» **DESCRIPTION OF THE TASK**: Filter these entries down to the lines that hold the word "United", and show each of them.

::::

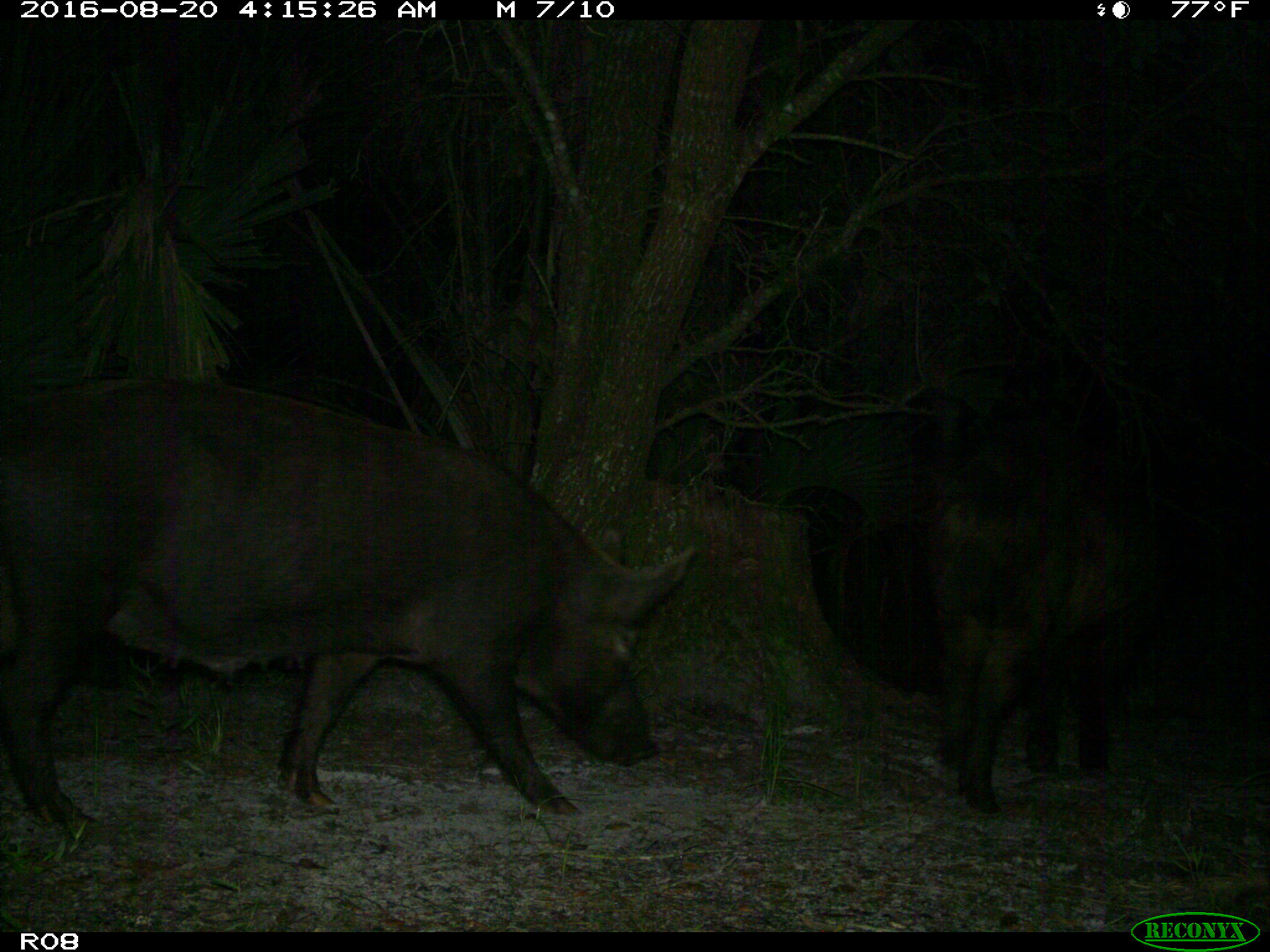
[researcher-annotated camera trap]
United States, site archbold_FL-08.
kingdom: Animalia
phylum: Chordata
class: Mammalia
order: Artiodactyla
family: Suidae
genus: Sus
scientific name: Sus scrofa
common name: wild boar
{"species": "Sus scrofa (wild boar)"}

::::

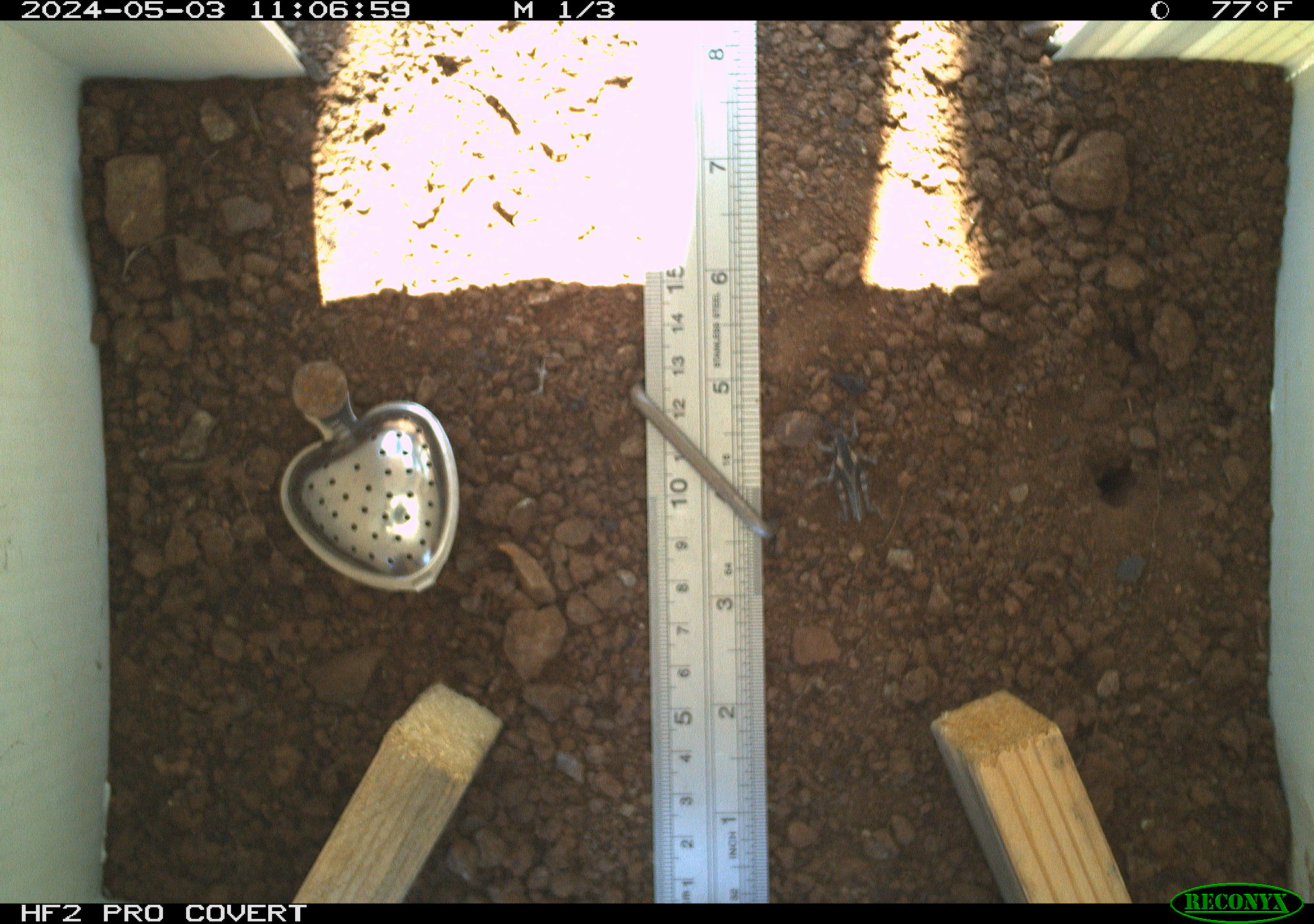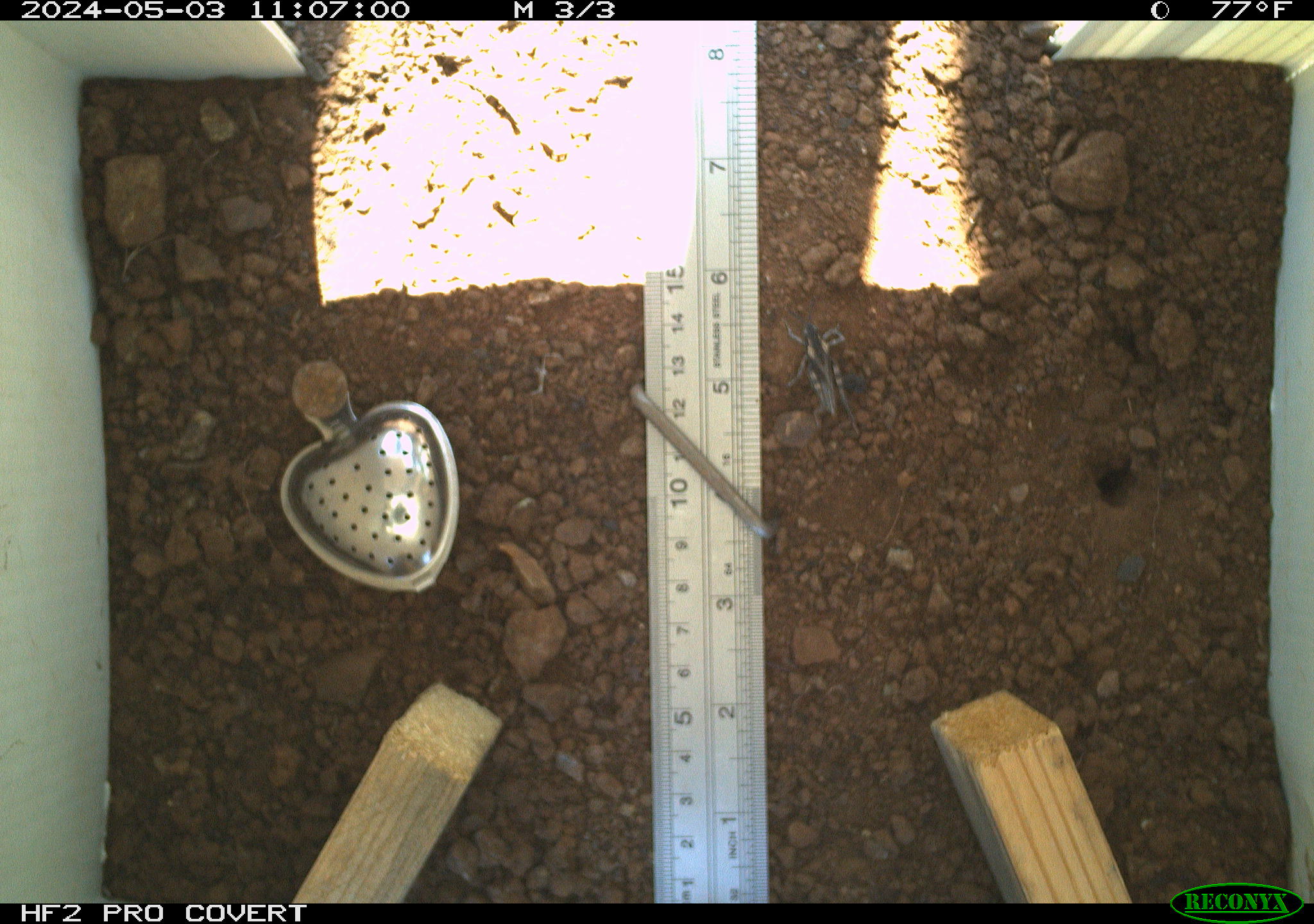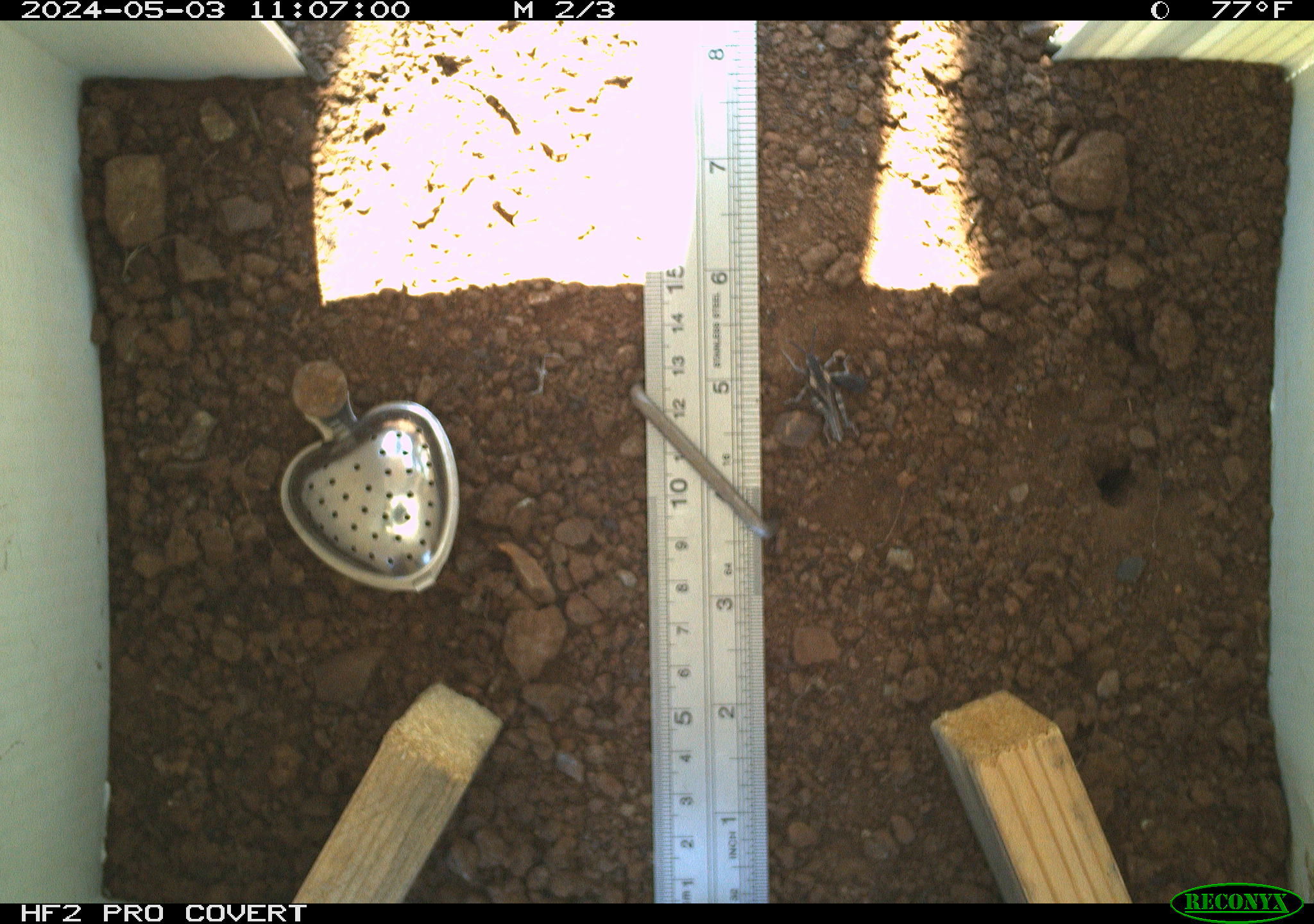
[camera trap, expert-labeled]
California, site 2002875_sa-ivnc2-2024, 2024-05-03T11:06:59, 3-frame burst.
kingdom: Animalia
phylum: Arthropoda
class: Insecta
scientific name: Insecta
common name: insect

::::

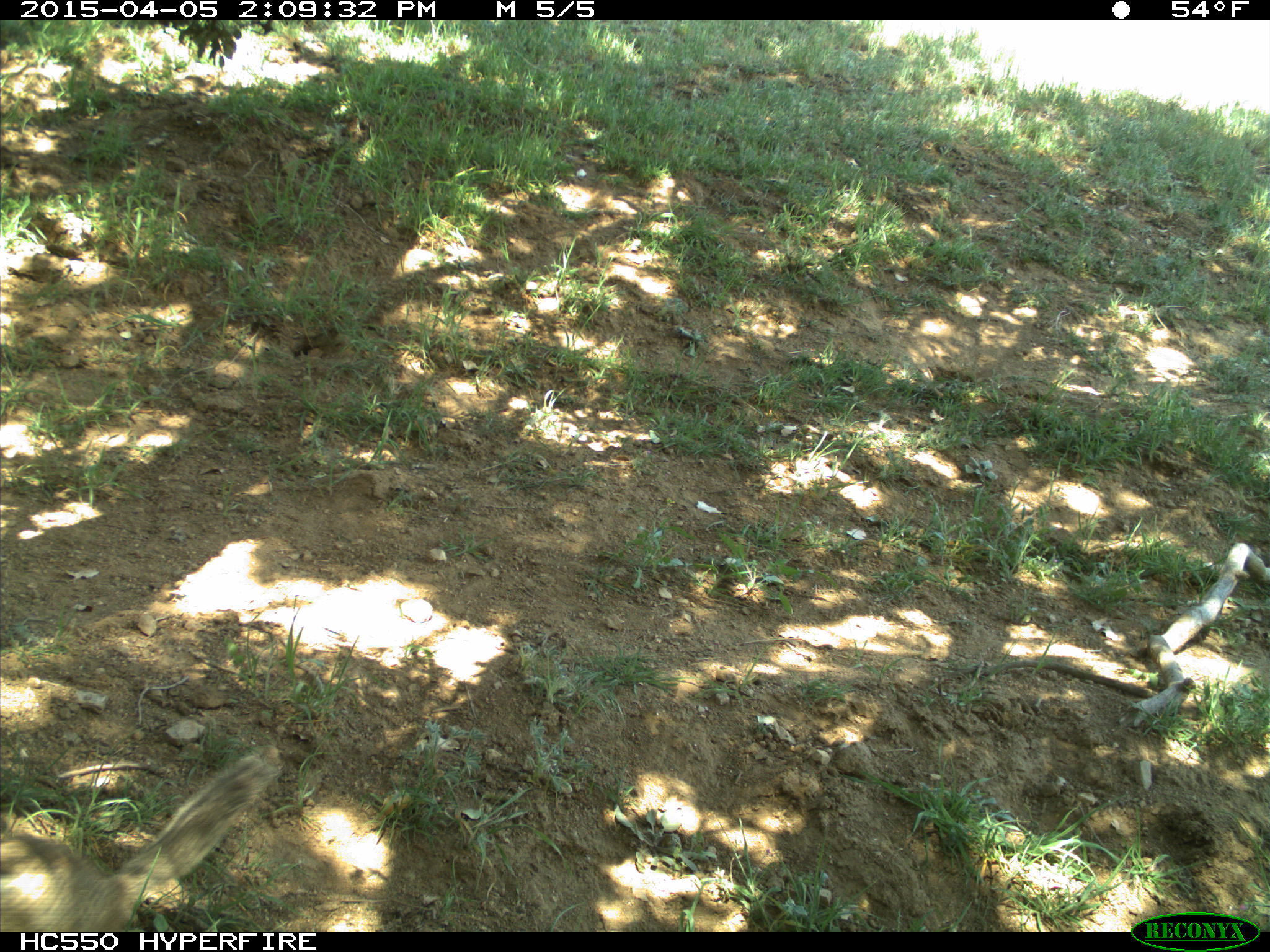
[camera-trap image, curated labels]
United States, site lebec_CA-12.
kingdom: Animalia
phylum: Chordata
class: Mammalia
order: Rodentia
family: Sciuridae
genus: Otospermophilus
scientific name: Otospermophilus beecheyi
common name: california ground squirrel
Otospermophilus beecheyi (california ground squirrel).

::::

» **EXERCISE OUTPUT**:
United States, site archbold_FL-08.
United States, site lebec_CA-12.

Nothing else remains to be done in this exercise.